§ **TASKS TO PERFORM**:
1 - Copy the records word for word, from the line containing "What is farthest from point 66,93 of" through the final line of the records, including both of those lines.
2 - Pick up the entertainment news roundup after its last sentence and keep writing it.

§ **PAGE EXCERPT**:

Ol' Blue Eyes Is Back: The long-rumored return of Frank Sinatra to Capitol Records is official and will be celebrated in a new album of eclectic duets with 13 pop stars including U2's Bono singing an update of "I've Got You Under My Skin." Due out in mid-October, the album was recorded in Hollywood this summer with a 62-piece orchestra. The rest of the album's line-up consists of the 77-year-old Sinatra singing "What Now My Love" with Aretha Franklin, "I've Got a Crush on You" with Barbra Streisand, "The Lady Is a Tramp" with Luther Vandross, "New York, New York" with Tony Bennett, "They Can't Take That Away From Me" with Natalie Cole, "Witchcraft" with Anita Baker, "Come Rain or Come Shine" with Gloria Estefan, "I've Got the World on a String" with Liza Minnelli, "Guess I'll Hang My Tears Out to Dry" with Carly Simon, "You Make Me Feel So Young" with Charles Aznavour, "Summer Wind" with Julio Iglesias, and a medley of "All the Way"/"One for My Baby" with Kenny G. Meanwhile, Sinatra makes a rare television appearance Oct. 3 when he stars as himself on Fox's "Daddy Dearest."

STAGE

Pasadena Season Announced: Three West Coast premieres will make up the winter/spring season at Pasadena Playhouse. Catherine Butterfield's "Joined at the Head," a 1992 play about a novelist who discovers her high school sweetheart has married a woman with the same name, will open the season, Jan. 16-Feb. 20. A.R. Gurney's "The Fourth Wall," another 1992 play about a suburban woman who transforms her emptied nest into an imaginary stage set, is slated for March 20-April 24. And Bernard Slade's 1982 comedy "Special Occasions," a two-actor play about an estranged couple who meet at a series of parental occasions, is set for May 15-June 19.

§ **SUPPLIED INFORMATION**:
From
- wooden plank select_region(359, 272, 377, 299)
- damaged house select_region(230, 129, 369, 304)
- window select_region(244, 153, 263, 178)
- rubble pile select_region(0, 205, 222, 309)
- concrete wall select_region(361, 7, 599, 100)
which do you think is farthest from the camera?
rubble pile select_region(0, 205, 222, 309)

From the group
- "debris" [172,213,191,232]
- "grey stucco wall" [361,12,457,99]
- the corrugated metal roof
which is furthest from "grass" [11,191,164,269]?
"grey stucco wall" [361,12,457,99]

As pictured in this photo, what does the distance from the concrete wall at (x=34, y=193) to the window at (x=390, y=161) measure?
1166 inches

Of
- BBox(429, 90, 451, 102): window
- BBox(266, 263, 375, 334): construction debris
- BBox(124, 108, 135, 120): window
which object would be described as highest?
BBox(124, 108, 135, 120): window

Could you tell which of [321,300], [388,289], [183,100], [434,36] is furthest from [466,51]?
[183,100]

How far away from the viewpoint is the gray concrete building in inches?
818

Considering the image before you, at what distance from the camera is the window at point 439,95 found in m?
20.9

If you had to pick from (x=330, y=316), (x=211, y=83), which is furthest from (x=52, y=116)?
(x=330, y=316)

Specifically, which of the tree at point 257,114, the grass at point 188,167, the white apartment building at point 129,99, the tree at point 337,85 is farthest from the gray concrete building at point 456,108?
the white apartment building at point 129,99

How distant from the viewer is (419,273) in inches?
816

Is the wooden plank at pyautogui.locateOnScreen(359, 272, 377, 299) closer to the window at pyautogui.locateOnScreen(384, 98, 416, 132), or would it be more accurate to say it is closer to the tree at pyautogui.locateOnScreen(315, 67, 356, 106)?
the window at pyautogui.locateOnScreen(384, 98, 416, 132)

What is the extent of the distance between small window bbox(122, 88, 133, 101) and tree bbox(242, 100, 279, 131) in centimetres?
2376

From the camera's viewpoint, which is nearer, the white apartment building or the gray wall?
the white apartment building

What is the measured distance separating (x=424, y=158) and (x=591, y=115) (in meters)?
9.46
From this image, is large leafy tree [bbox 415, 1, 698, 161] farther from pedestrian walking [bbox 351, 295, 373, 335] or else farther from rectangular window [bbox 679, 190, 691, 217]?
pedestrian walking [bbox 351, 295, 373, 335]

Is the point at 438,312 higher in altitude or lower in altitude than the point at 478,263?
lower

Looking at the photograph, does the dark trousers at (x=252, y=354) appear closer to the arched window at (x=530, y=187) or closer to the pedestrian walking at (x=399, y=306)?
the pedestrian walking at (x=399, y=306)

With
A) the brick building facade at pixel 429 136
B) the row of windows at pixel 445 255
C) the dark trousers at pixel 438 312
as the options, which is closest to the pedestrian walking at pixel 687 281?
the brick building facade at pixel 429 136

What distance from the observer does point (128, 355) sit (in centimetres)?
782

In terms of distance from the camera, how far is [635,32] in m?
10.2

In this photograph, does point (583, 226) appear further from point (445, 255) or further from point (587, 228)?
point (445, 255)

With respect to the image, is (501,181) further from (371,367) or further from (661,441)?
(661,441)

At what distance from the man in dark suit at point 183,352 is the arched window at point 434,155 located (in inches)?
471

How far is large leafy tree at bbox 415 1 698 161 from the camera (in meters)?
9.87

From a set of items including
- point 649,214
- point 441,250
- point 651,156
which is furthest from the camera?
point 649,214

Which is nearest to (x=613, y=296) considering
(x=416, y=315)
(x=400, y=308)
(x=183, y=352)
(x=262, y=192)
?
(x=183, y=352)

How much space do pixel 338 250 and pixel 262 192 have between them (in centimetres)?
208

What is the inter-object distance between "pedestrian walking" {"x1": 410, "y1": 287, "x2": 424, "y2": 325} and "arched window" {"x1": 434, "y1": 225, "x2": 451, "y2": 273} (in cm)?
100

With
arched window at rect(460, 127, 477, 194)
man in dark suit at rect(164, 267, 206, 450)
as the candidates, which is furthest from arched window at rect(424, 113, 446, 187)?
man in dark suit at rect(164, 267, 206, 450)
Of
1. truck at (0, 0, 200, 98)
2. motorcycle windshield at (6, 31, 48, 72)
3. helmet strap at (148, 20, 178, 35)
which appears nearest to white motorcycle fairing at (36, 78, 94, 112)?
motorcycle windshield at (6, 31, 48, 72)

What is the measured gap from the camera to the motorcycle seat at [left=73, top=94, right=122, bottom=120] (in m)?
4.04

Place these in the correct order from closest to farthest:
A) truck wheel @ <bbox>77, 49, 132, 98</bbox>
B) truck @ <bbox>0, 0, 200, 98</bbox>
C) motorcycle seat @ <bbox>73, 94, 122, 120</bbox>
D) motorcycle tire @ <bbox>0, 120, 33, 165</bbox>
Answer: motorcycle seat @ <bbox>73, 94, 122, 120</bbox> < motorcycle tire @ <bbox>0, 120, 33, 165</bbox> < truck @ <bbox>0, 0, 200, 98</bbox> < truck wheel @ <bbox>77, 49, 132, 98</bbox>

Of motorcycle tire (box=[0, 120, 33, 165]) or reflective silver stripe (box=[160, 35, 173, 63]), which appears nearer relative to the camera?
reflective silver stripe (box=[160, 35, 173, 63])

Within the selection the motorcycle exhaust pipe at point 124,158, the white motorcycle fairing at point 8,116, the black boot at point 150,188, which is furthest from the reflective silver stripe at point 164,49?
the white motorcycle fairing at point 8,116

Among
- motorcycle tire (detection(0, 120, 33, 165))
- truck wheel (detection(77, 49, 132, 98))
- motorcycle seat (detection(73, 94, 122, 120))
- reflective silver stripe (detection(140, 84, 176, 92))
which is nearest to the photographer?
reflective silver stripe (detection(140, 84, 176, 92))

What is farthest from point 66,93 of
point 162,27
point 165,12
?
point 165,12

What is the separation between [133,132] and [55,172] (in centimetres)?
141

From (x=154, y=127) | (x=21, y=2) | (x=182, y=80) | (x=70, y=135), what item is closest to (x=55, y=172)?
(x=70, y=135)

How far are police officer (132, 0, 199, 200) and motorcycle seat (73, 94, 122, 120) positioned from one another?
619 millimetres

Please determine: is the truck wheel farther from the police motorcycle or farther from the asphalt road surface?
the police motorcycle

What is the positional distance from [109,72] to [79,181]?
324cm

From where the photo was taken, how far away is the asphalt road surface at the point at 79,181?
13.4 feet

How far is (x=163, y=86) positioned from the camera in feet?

§ **RESULTS BY TASK**:
1 -
What is farthest from point 66,93 of
point 162,27
point 165,12
?
point 165,12

What is the separation between [133,132] and [55,172] (in centimetres)?
141

From (x=154, y=127) | (x=21, y=2) | (x=182, y=80) | (x=70, y=135), what item is closest to (x=55, y=172)?
(x=70, y=135)

How far are police officer (132, 0, 199, 200) and motorcycle seat (73, 94, 122, 120) positioned from one another?
619 millimetres

Please determine: is the truck wheel farther from the police motorcycle or farther from the asphalt road surface?
the police motorcycle

What is the positional distance from [109,72] to [79,181]?
324cm

From where the photo was taken, how far away is the asphalt road surface at the point at 79,181?
13.4 feet

How far is (x=163, y=86) positioned from the camera in feet?

2 -
ART

Turner Painting on View: "Van Tromp Going About to Please His Masters, Ships at Sea, Getting a Good Wetting," an important seascape by the 19th-Century English Romantic painter J.M.W. Turner that the J. Paul Getty Museum bought for a record price of more than $16 million in February, was placed on view at the Malibu museum this week. The painting generated much controversy about whether such paintings should be allowed to leave Britain when it was sold by London's Royal Holloway College to finance repairs and maintenance at the school.

QUICK TAKES

Despite published reports Wednesday that the Wal-Mart chain was apparently refusing to carry Nirvana's new CD, "In Utero" because of cover art depicting science class-type models of embryo dolls, a Geffen spokeswoman said that the record company had received no word of such a ban by Wal-Mart and was considering the report "a non-issue." A Wal-Mart spokesman did not return phone calls from The Times. . . . The Disney Channel's remake of the classic "Heidi" story, MGM's feature film "Benny & Joon" and the triple-Emmy-winning CBS series "Picket Fences" were named recipients of the first Catholics in Media awards, which will be presented Sunday in Beverly Hills. Recipients are honored for depicting "what it means to be human, to struggle, to triumph and to reach for the spiritual dimensions of our lives."